The company he worked for suddenly went out of business, and he was forced to go on unemployment, and he had to move his family again, and this time into a tiny apartment, so he redoubled his prayers for strength.

His wife began an emotional affair with an old boyfriend she met on Facebook and began treating him even more poorly despite the fact that he began going out of his way to please her. Just before he discovered the affair, his wife filed for divorce. Then one day she told him she was in love with her old boyfriend she discovered on Facebook and she was moving out into another apartment and taking the kids.

This man was broken and wanted to die, but God did not grant him death, and he couldn't bring himself to take his own life, so he just kept praying for strength.

After the divorce, his wife violated the custody agreement and moved her and the kids to another state to be with her old boyfriend.

The man kept praying, but he wondered when God was going to deliver.

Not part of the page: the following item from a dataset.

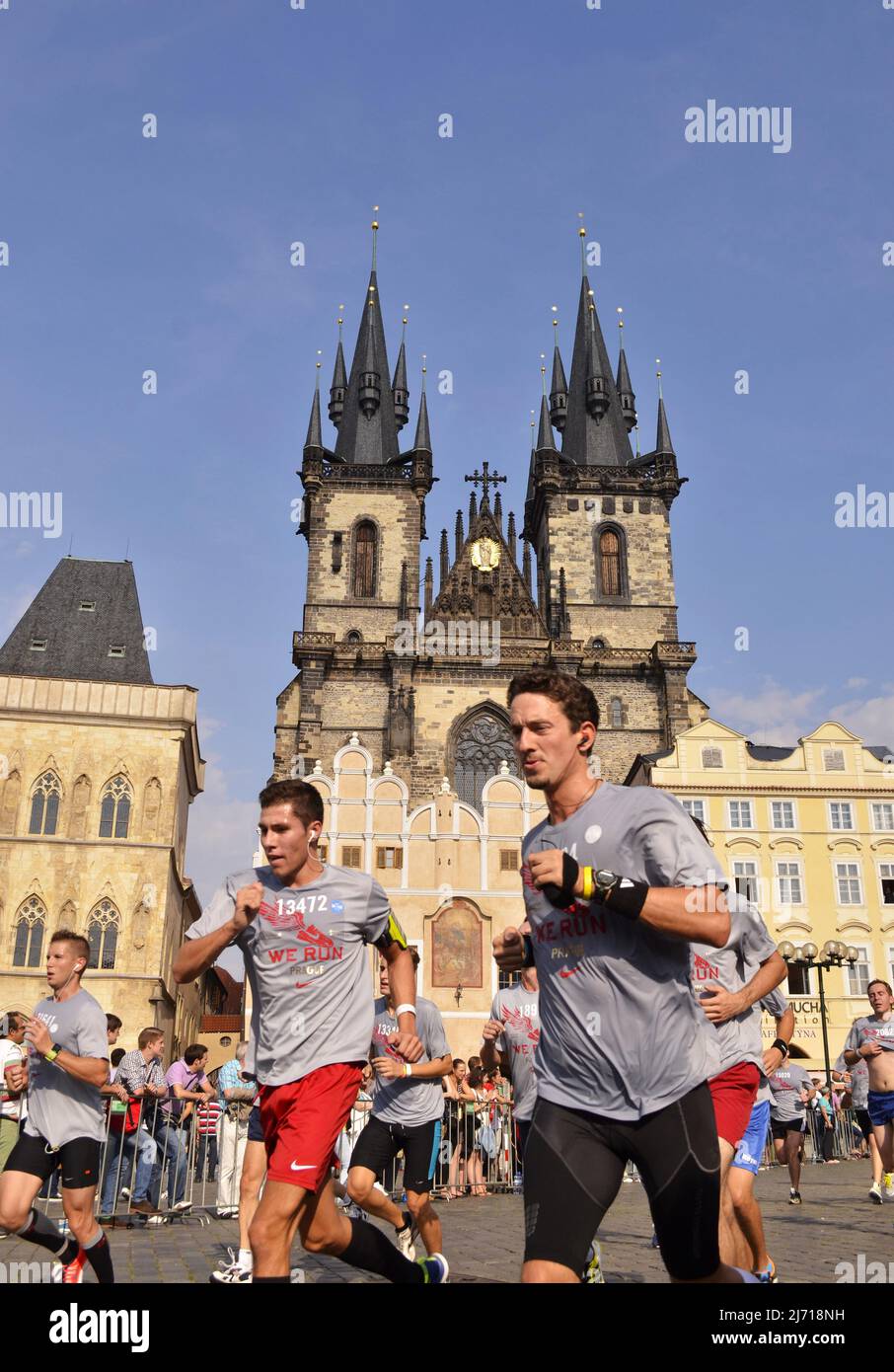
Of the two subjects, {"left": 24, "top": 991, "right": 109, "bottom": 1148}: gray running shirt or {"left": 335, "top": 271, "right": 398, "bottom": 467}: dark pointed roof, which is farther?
{"left": 335, "top": 271, "right": 398, "bottom": 467}: dark pointed roof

He had prayed and prayed for strength, and instead one horrible thing after another kept happening to him, and he was so paralyzed by grief, it was all he could do to even go cash his unemployment check, pay the bills (late), and buy groceries (when there were none left in his apartment).

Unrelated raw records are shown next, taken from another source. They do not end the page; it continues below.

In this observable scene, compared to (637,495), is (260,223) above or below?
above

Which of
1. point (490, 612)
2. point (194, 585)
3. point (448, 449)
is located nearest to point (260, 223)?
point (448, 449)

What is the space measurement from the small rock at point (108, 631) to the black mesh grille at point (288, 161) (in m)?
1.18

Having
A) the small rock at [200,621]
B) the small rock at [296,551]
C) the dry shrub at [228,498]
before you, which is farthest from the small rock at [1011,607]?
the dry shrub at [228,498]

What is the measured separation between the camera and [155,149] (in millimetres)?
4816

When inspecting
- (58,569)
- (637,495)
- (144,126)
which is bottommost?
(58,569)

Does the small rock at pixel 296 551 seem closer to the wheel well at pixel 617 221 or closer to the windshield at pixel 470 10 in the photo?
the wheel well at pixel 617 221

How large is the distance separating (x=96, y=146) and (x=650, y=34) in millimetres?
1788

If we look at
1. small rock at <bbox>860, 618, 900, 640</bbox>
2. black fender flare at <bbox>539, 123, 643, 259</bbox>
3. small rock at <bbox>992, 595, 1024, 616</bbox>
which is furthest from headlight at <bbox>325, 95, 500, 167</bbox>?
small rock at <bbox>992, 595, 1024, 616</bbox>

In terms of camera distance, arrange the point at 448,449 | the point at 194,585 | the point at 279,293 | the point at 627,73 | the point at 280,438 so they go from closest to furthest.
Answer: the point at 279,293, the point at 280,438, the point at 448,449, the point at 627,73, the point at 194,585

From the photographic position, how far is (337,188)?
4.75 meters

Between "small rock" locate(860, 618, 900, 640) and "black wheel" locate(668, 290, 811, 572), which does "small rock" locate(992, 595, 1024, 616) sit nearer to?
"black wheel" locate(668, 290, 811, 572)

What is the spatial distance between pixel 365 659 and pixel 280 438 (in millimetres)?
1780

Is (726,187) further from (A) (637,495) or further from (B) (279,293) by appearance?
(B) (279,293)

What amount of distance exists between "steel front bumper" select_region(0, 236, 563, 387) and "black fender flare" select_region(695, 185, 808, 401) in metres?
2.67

After many months, the man was behind in all of his bills and in danger of becoming homeless, so he began looking for ANY kind of job at all. At first he got a retail job (not any of the jobs he was hoping to get), but he kept applying when he had days off, and he even applied for jobs where he didn't meet the qualifications out of sheer desperation.

After many more months he was offered a spectacular job with all kinds of benefits, but he was afraid to take it because he was pretty sure he wasn't qualified for the job and would wind up losing it. He took it anyway. To his surprise, not only did he turn out to be very good at the job after he got the hang of it, he was also highly respected by his coworkers, and he really liked the job!

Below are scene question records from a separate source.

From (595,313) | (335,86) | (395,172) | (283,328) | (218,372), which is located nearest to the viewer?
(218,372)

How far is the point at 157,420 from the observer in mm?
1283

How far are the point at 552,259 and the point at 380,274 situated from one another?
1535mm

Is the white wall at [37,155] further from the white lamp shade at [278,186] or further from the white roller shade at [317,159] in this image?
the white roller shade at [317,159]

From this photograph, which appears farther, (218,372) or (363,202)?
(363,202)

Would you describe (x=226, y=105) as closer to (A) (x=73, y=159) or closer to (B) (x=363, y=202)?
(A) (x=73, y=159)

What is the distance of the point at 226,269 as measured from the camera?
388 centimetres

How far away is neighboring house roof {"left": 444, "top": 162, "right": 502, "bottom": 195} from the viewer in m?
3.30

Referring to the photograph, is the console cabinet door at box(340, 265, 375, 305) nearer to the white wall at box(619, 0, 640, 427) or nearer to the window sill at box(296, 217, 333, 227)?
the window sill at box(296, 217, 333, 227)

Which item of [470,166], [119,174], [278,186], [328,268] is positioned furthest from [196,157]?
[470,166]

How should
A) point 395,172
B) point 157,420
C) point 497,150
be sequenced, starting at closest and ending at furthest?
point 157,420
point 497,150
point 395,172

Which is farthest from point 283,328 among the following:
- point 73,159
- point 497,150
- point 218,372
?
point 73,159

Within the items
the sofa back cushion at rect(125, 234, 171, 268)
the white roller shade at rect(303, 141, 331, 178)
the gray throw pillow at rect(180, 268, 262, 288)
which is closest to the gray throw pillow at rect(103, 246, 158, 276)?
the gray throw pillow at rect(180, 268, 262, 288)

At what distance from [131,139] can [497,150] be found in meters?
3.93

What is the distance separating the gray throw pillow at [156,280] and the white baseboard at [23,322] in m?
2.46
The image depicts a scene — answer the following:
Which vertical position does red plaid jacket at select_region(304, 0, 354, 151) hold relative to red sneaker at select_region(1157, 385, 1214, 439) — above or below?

He decided to get his kids back next. He hired the best attorney he could find, and after six months, he was awarded full custody of his kids who were ordered returned to him.

He and his children moved into a nice house with a lease option to buy.

His ex-wife began calling often to speak with the kids. She sometimes tried to keep him on the phone with chit-chat, but he was busy raising his family, with his career, and he had even been on a few dates with some very nice women who were very nice to him.

One day his ex-wife called, and she was crying. She said the other man had left her, she was miserable not being with her children, and she begged the man to take her back. She told him she didn't know if she could go on living like this much longer.

The man told his ex-wife, "Pray for strength".


----------



## Geoffrey Marsh (Aug 11, 2011)

What a awesome post!

Seek and you shall find...knock and the door will be opened!


----------



## TimeHeals (Sep 26, 2011)

Geoffrey Marsh said:


> What a awesome post!
> 
> Seek and you shall find...knock and the door will be opened!


Thanks, it was a composite of different folks' stories, and I *hope* drives home the point that it is the things that test us most that can make us stronger


----------